There is a threshold beyond which the human ear does not perceive the frequency of sound, sounds exceeding this threshold create a release effect. Obviously, trained ears will tend to perceive more complex sounds and higher frequencies.

This makes the redundancy threshold a subjective point of reference within certain limits, which means that a certain redundancy effect will have to be maintained in order to guarantee quality sound, so digital information inevitably exists. Once a high-quality redundancy threshold is set, it will be possible to remove frequencies and sound waves above this threshold, and sound perception will not change. When released, a number of sound elements remain important in reproducing the complexity of the sound and are beneficial to perception and quality, but non-compliance is a more radical criterion for sound units that are completely invisible and therefore useless and completely removable.

In practice, this simplifies the process of recording and storing sound. Lost audio compression is based on redundancy and non-compliance criteria, allowing you to remove most audio signals without compromising audio quality.

Unreasonable compression is based on the fact that, depending on the context of the sound, the same sound element may become very appropriate or may be completely ignored. For example, if a cell phone rings in the church during a silent prayer, those involved will clearly perceive the sound, and at the disco the same sound will be confused with the main context of the sound.

As a result, L ‘psychoacoustic analysis makes it possible to drastically reduce a high-quality file (10 or 12 times smaller) and therefore compressions, which significantly reduce the quality.
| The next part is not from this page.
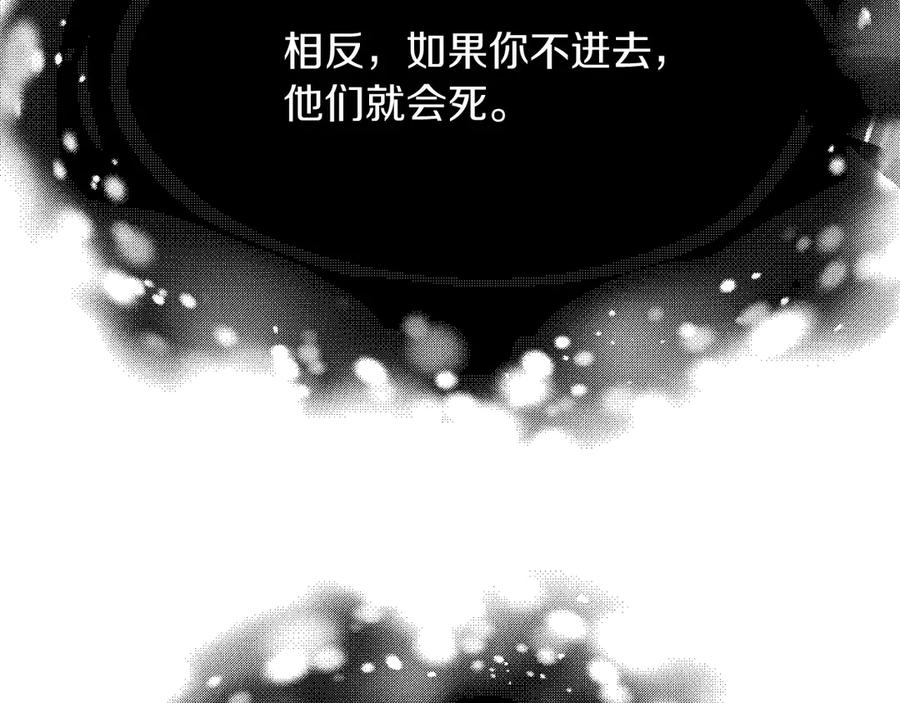 第203页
These cuts are typical of MP3s. Thus, the psychoacoustic model shows that low-frequency waves are not noticeable in high-frequency waves because they are covered by higher-intensity waves.
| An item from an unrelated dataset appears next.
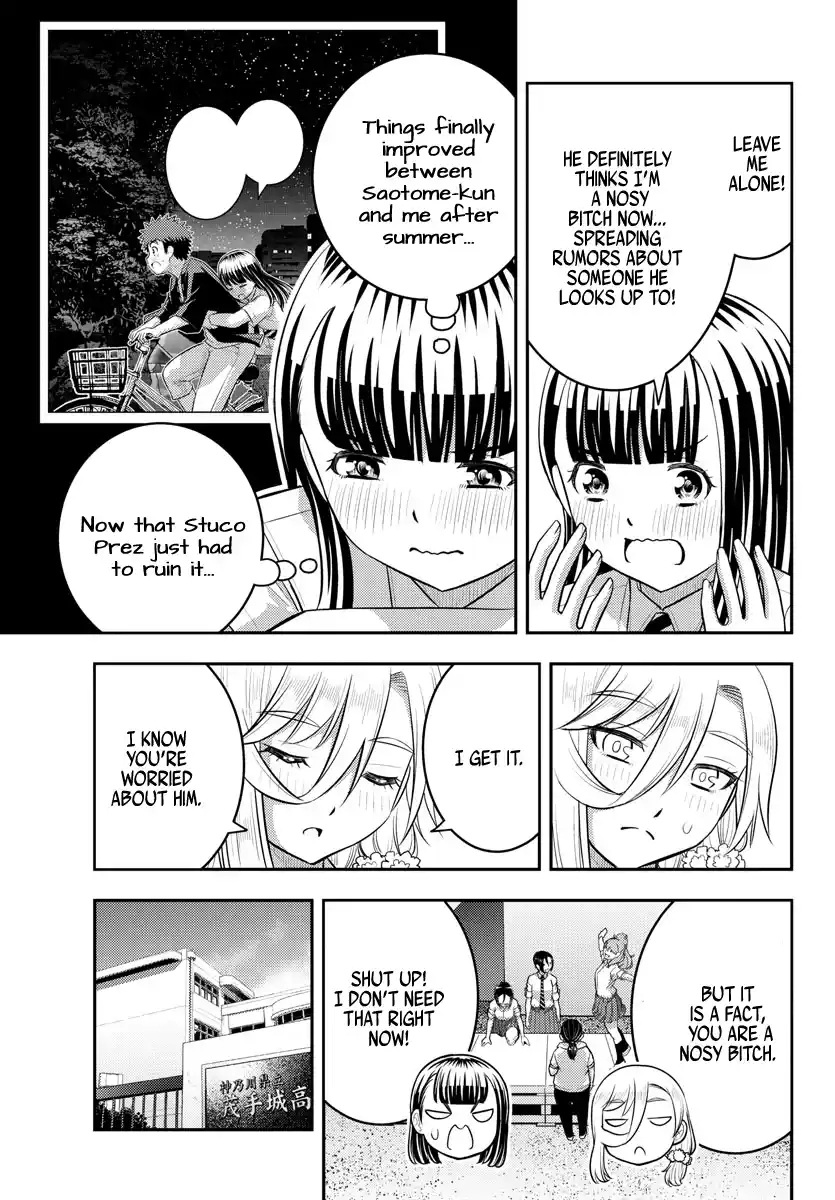 Yankee Jk Kuzuhana-Chan Chapter 192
This effect, called masking, tends to focus more on certain sounds depending on the context, and is based on the ear’s ability to adapt to background noise. In addition, there is a special masking associated with the reception time of low and high frequency sounds. Although a low-frequency sound is obtained, if it is immediately followed by a high-frequency sound, the first sound will be canceled by the second sound, so this effect is called reverse masking.

In contrast, masking forward features the elimination of low-frequency sound after high-frequency sound. The difference between the first two MPEG formats (Moving Picture Esperts Group: International Audio and Video Coding Code) and the MP3 format is based on these two masking effects.

In fact, in early MPEG formats, only frequency masking (1 audio and 2 audio layers) was taken into account, while MP3 also takes into account the third level of forward and backward masking (3 audio levels). The peculiarity of the MP3 model there is that it is the most perfect way to remove sound. From the initial recording, it extracts sounds and frequencies, extracting tones and time to eliminate unnecessary.